Gradually, agonisingly, I close some of the ground. Two more steps and they might just about be in range. But then, the dream starts to dissolve again. I glance once, for all of half a second, at the tip of the rod to make sure the fly line hasn't fouled in any way, glance back and I’ve lost them. That’s all it takes for these things to slip off the radar.
Thankfully it's only for a moment, and a couple of seconds later I see them again, on the edge of a patch of turtle grass, practically urging me on. Seconds turn into hours and I take one step closer...
Finally, I know there's no way of putting it off a moment longer. Three false casts... release. Too far left. It should be enough to spook them but for once it's not. Pick up the line, re-cast. This time it's perfect. As I release it, I just know I couldn't have done it better. Never mind being in the kitchen, the fly is on the dining table.
The next bit happens so fast and with such absolute certainty that I'm left wondering how it hadn't happened before. I can still hear the guide from the other day. “Strip it long, strip it looooong.” Three of the fish see the fly at once and the charge is on – it's just a question of which one gets there first.
And then, there it is, that perfect moment when your stripping hand meets with resistance. It’s a moment that’s only bettered by the one that follows a second later when your hand almost gets dragged up through the butt ring of the fly rod. Now I'm just waiting for the loose fly line to catch around the butt of the rod, but it doesn't – the fish is on the reel and making for New Providence.
I hear the word "yes!" – an exclamation of relief, disbelief and unadulterated joy – and realise I've said it out loud. I tell myself to take it all in, enjoy every moment of the fight, but there’s no chance of that.
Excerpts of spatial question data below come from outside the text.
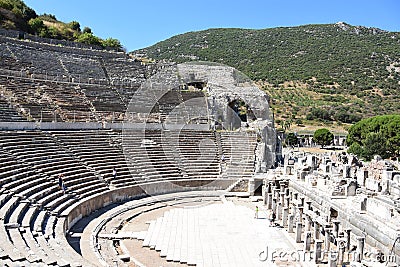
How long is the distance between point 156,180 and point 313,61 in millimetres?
63233

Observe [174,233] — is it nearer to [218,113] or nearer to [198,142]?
[198,142]

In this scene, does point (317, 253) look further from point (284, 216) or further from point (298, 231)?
point (284, 216)

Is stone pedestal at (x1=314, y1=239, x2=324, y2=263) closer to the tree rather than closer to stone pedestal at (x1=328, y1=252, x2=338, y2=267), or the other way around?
stone pedestal at (x1=328, y1=252, x2=338, y2=267)

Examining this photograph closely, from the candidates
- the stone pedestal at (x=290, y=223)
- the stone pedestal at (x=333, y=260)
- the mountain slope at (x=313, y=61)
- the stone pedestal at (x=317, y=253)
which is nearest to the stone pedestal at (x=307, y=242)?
the stone pedestal at (x=317, y=253)

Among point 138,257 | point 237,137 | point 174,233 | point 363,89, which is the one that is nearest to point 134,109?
point 237,137

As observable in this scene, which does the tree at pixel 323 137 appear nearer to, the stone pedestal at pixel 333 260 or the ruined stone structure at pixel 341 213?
the ruined stone structure at pixel 341 213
Five blurry minutes later and I'm cradling a three-pound bone in my left hand. It's a baby by Androsian standards, but I couldn't care less. I'm not sure which one of us is more surprised, but I’ve got an idea which of us is happier. If only I could convey to this ghostly apparition just how happy I am he decided to stop by.
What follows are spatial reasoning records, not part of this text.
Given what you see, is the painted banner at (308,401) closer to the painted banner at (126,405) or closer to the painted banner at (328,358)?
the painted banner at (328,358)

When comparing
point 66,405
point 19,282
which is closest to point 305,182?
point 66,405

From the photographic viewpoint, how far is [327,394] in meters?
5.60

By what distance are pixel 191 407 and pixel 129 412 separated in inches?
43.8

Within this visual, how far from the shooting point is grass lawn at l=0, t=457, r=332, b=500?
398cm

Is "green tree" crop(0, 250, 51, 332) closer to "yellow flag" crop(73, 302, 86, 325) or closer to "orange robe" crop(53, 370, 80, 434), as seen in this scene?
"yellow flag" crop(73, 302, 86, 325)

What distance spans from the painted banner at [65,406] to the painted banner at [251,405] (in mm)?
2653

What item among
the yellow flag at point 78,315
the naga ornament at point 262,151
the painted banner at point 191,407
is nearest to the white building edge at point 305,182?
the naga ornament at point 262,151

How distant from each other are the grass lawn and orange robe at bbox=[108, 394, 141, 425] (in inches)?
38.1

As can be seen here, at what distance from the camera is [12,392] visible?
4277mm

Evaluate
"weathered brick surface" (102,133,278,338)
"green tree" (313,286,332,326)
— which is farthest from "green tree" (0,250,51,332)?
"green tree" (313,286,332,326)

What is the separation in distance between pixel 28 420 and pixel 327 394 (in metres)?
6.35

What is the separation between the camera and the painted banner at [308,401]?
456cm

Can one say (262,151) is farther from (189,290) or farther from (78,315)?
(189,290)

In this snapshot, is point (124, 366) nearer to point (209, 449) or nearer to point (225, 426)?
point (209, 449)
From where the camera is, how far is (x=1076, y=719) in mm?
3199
As I watch him swim serenely away and finally melt back into the shimmering flat, I'm already wondering whether it really happened. It feels like that fruitless first day was meant to be, because nothing that happened then could compare with this.
There's a sense of pride that comes with guiding yourself to your own success on an unfamiliar flat in a foreign land that is simply indescribable. (Those of you who’ve done it will know what I mean. Those who haven’t should put it on the to-do list.) And then, when you look up and realise there's no-one to share it with, well, that just makes it all the more sweet.
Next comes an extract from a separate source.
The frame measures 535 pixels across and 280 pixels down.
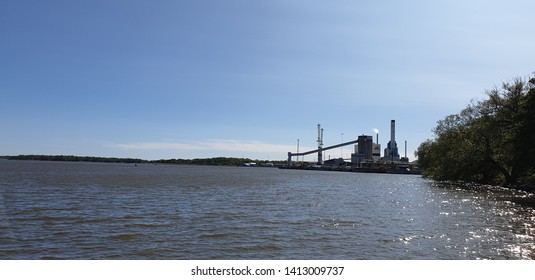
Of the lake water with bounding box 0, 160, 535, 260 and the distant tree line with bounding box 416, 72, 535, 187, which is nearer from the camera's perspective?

Was it another of those dreams? Am I really back in London, tucked up in bed, imagining the scenario that will never be? Maybe, but I don't think so. To tell you the truth I just don't care. For now it feels a little like redemption.
Top tips for DIY bonefishing
- Always talk to the locals – there’s no substitute for local knowledge, and they’re always happy to point you in the right direction and give you info about what flats to fish on which tides.
- Print and take a tide chart for your relevant period with you. It’ll save you valuable time.
- Take more flies than you think you’ll need. Always better to have too many than too few and it’s likely you won’t be able to buy any at the other end.
- Consider shelling out on a guide for at least one day. They’ll often be happy to suggest spots you can subsequently return to on your own.
- Take a back-up outfit. Anything can happen out on the flats and it’s always better to be prepared. Think of all the time you spent planning and ask yourself whether it’s worth jeopardising all that with dodgy gear.
- Be prepared. Protect yourself from the sun and take lots of fluid with you. It gets fearsomely hot on the flats and heatstroke is no laughing matter.